EfficientNetV2 (Efficientnetv2-b2) and quantization int8 and fp32 (QAT and PTQ) on CK+ dataset . fine-tuning, augmentation, solving imbalanced dataset and so on.
Real-time facial emotion recognition using EfficientNetV2 and quantization on CK+ dataset. This code includes:
1- data loading steps (download and split dataset).
2- preprocessing steps on CK+ dataset (normalization, resizing, augmentation and solving imbalanced dataset problem).
3- fine-tuning (using pre-trained weights from imagenet dataset as initial weights for training step).

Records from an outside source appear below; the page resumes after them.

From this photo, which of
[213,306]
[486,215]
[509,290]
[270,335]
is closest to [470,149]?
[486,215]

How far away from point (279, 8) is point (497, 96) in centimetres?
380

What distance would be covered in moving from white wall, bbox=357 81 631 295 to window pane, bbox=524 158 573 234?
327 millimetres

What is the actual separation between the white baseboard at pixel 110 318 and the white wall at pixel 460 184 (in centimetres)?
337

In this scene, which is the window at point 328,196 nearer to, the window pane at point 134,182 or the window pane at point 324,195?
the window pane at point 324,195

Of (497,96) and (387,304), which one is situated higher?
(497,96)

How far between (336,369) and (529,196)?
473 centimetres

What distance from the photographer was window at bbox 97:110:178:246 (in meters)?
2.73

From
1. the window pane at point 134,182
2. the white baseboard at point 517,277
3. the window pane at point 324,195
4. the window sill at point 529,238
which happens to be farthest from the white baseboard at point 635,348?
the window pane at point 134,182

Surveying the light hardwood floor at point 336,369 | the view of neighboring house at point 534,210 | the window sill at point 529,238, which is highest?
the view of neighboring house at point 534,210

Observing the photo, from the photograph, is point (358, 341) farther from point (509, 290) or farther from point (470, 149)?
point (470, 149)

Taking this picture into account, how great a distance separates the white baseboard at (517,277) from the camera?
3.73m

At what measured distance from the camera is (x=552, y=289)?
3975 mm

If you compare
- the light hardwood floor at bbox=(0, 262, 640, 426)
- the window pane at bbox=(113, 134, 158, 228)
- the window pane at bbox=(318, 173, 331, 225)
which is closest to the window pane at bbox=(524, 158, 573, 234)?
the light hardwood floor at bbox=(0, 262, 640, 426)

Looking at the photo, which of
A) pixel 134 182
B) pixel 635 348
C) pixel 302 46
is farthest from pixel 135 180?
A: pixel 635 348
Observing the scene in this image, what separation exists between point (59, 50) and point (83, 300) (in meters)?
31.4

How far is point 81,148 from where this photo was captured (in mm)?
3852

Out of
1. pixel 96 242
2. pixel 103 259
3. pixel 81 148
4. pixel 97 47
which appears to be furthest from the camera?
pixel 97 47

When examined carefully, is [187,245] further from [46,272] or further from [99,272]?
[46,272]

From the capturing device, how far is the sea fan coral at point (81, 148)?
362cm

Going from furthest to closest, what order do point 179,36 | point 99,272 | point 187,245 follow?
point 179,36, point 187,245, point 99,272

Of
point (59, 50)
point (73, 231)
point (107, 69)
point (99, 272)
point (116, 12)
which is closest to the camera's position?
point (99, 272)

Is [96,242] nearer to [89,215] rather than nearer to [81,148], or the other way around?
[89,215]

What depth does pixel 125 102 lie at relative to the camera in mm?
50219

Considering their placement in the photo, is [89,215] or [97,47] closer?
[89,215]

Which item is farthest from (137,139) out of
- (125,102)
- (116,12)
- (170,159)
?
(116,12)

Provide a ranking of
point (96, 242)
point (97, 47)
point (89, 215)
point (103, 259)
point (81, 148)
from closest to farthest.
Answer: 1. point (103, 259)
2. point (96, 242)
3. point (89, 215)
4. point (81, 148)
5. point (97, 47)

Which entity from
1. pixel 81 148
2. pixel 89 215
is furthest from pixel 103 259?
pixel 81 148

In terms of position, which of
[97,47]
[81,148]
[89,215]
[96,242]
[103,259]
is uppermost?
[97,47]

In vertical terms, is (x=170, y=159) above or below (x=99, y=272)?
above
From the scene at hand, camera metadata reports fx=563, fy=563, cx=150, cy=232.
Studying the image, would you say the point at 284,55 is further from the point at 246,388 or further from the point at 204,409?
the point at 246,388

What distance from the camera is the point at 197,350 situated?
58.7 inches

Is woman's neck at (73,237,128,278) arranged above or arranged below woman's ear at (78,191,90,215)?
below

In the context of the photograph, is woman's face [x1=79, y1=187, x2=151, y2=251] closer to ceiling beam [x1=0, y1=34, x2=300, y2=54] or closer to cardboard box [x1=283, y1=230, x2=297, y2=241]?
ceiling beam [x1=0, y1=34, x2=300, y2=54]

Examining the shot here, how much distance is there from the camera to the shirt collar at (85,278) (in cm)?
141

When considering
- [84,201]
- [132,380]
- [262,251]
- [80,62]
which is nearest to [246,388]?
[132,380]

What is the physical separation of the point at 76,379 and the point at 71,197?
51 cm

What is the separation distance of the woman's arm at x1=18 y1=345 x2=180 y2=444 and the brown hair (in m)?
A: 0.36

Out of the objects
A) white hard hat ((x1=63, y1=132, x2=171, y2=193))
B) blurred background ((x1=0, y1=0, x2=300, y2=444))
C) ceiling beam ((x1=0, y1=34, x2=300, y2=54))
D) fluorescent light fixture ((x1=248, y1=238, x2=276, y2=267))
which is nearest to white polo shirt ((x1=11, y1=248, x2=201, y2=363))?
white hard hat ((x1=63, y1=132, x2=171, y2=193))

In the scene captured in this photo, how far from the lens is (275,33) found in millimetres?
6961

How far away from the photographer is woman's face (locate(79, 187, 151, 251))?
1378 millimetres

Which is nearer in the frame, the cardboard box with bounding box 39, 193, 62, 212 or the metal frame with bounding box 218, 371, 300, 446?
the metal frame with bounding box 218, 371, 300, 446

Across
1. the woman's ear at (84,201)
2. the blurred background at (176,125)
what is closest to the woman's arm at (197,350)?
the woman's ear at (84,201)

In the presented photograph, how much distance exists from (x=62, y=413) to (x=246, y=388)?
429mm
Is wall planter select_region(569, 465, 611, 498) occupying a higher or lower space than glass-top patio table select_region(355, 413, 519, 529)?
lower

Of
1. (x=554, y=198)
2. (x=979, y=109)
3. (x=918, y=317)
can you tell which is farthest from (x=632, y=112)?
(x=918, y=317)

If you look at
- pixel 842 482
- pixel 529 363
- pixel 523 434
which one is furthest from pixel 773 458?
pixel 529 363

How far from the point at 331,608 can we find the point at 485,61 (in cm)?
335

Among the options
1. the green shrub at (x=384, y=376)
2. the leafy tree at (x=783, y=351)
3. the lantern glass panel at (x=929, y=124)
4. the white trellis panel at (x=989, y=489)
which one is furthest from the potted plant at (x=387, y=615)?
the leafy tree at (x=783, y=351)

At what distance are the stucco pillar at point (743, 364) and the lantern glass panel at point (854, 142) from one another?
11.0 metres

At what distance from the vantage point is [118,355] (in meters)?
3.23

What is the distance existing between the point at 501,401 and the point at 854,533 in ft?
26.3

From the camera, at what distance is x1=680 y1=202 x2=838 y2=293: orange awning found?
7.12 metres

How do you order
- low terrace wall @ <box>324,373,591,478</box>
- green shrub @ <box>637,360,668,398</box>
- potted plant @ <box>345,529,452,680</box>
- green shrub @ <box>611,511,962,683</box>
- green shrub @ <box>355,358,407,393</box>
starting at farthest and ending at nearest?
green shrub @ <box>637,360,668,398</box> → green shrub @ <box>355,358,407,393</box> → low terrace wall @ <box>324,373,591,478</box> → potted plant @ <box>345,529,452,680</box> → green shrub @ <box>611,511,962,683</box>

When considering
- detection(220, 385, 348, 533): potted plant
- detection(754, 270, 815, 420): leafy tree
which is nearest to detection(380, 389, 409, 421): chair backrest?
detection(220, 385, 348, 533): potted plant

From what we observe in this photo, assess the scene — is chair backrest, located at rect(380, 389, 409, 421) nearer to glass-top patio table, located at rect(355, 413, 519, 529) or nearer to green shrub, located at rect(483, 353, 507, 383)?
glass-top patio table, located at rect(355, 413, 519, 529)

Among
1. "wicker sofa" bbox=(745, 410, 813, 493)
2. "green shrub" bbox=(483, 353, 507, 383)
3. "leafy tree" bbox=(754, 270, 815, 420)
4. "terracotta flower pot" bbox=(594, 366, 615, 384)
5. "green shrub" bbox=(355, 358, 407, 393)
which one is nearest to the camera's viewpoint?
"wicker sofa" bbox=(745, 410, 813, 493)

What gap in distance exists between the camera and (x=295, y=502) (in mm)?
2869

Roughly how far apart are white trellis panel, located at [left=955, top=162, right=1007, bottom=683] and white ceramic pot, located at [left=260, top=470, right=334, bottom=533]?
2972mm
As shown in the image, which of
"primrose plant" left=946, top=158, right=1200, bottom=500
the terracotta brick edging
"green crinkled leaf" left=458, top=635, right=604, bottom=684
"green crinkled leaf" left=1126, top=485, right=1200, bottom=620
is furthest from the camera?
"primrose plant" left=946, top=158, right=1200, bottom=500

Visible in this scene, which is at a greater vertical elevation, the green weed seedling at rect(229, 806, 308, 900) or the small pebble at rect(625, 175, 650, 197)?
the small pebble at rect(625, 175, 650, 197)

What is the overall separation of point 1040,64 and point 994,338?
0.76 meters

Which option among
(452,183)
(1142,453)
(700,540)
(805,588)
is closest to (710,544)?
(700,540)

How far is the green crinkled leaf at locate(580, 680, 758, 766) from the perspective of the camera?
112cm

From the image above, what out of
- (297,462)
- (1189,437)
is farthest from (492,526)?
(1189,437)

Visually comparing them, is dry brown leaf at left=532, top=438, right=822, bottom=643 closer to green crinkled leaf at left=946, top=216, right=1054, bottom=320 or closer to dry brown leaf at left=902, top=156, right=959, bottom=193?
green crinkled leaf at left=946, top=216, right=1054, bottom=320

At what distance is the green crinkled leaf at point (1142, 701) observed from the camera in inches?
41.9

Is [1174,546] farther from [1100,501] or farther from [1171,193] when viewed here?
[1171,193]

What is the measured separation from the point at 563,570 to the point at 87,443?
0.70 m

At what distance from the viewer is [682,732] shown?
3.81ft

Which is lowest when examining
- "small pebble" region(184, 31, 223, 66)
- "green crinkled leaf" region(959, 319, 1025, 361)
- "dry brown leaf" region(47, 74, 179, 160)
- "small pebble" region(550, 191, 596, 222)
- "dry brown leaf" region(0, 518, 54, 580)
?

4- quantization int8 and fp32 and fine-tuning after quantization ( Quantization-aware training integer8 (QAT) and Post-training quantization float32 (PTQ) ).
5- Macro, Micro, and Weighted for Precision, Recall, F1-score
6- Confusion Matrix
Note that Quantization int8 has some benefits in reducing inference time and model size. But, Sometimes, it leads to a lower accuracy (PTQ). If we want to compensate for this loss, we need to use quantization-aware training approach. It means we need fine-tuning after quantization to compensate for lost accuracy. Finally, we compared int8 QAT and fp32 PTQ in terms of accuracy and model size, and inference time.